Issue: Maestro: War and Pax #5, May 2021
Writer: Peter David
Artists: German Peralta and Javier Pina
The Plot: Dr. Doom and the Maestro face off, but not for the reasons one might suspect.
Commentary: For starters, there was a chance this issue could have been better. It wasn’t, in part, because the Pantheon back-up story made the main story shorter to fit the page count. And that Pantheon story conclusion didn’t do much more than say the Pantheon was smart enough to wipe out the terrorist group in multiple locations at the same time while revealing the leader was a nihilistic and disillusioned former stockbroker, not some cackling madmad supervillain. Really, the back-up was a waste of time.
But the main story showed some potential, first with a reveal I didn’t see coming but that fit in rather well with the sort of character the Maestro is: he and Doom were working together the whole time to take out both the Pantheon and AIM. That was unexpected. Theoretically, both Doom and the Maestro probably could have done that on their own. The Maestro is strong enough and Doom certainly has the resources somewhere that he could have easily vaporized either group, I am sure. I suppose having the pair work together makes all that faster, and if, say, the Pantheon failed to utterly destroy AIM in the end, then at least there’d be a war between both groups. It also helps to demonstrate, from a narrative perspective, how cold and ruthless the Maestro has become that he and Doom were in cahoots the whole time.

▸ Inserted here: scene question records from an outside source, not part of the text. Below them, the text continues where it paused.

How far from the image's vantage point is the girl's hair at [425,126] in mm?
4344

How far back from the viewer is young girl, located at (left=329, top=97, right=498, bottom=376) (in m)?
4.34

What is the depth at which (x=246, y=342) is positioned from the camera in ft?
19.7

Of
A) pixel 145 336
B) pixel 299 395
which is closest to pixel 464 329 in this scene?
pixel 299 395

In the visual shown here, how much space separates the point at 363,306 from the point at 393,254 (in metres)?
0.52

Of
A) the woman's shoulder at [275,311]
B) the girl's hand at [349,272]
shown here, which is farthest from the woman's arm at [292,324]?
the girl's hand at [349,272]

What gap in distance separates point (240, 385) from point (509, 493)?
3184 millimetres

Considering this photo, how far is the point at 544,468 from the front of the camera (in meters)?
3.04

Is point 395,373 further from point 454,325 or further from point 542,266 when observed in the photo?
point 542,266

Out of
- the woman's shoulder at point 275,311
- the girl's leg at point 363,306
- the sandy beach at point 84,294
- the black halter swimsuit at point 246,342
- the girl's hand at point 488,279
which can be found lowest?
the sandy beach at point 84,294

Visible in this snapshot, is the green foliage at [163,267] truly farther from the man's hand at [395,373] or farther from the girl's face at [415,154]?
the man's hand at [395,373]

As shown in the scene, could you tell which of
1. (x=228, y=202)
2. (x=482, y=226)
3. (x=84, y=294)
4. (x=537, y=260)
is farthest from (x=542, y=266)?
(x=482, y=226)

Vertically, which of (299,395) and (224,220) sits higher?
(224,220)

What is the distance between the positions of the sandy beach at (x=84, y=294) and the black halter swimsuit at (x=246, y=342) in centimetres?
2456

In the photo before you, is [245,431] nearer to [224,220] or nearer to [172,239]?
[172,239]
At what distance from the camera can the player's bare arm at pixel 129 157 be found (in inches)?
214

And of course they betray each other because why wouldn’t they? Furthermore, both more or less saw it coming.
That just leads to a brawl, one where Doom initially appears to have the Maestro outclassed until the former Hulk retreats to somewhere that has the tech necessary to strip Doom of his armor, leading to perhaps the best exchange in the issue where the Maestro sees Doom’s unmasked face. The Maestro asks if he did that.
Doom replies that Reed Richards did.
Because of course Doom can’t give up a grudge even if his sworn enemy is probably just a pile of dust somewhere.

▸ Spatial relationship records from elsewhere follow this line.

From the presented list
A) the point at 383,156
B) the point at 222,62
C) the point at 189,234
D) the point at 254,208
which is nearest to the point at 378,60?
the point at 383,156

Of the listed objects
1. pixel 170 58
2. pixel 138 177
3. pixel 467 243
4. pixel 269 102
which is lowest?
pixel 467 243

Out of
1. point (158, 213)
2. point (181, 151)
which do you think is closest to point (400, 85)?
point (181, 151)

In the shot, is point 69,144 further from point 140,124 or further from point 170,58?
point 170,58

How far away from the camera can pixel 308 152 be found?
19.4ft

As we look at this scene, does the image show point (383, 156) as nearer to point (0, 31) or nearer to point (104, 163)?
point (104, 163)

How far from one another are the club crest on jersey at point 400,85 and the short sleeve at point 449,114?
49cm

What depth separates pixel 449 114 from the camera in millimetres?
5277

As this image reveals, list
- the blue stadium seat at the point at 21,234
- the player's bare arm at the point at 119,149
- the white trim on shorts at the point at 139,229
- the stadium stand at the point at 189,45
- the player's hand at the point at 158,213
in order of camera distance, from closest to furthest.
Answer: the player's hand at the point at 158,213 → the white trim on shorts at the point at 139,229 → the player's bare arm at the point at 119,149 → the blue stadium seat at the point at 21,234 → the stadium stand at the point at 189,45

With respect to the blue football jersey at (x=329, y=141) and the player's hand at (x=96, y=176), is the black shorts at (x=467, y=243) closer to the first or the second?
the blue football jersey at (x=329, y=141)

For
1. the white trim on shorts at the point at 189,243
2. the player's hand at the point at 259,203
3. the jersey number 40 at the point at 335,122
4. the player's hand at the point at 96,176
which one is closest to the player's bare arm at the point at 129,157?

But really, given the brevity of the main story, all set up to give the subpar Pantheon story a conclusion, there didn’t seem to be much happening here compared to what it could have been doing, especially since the main story ended with someone new entering the field to set up the third and final part of this trilogy of mini-series. There are still a few obstacles left to the Maestro’s total control of the world, and one of them just woke up.
Hopefully there won’t be some back-up stories to make the main stories feel rushed in the last mini-series, but why stop those now?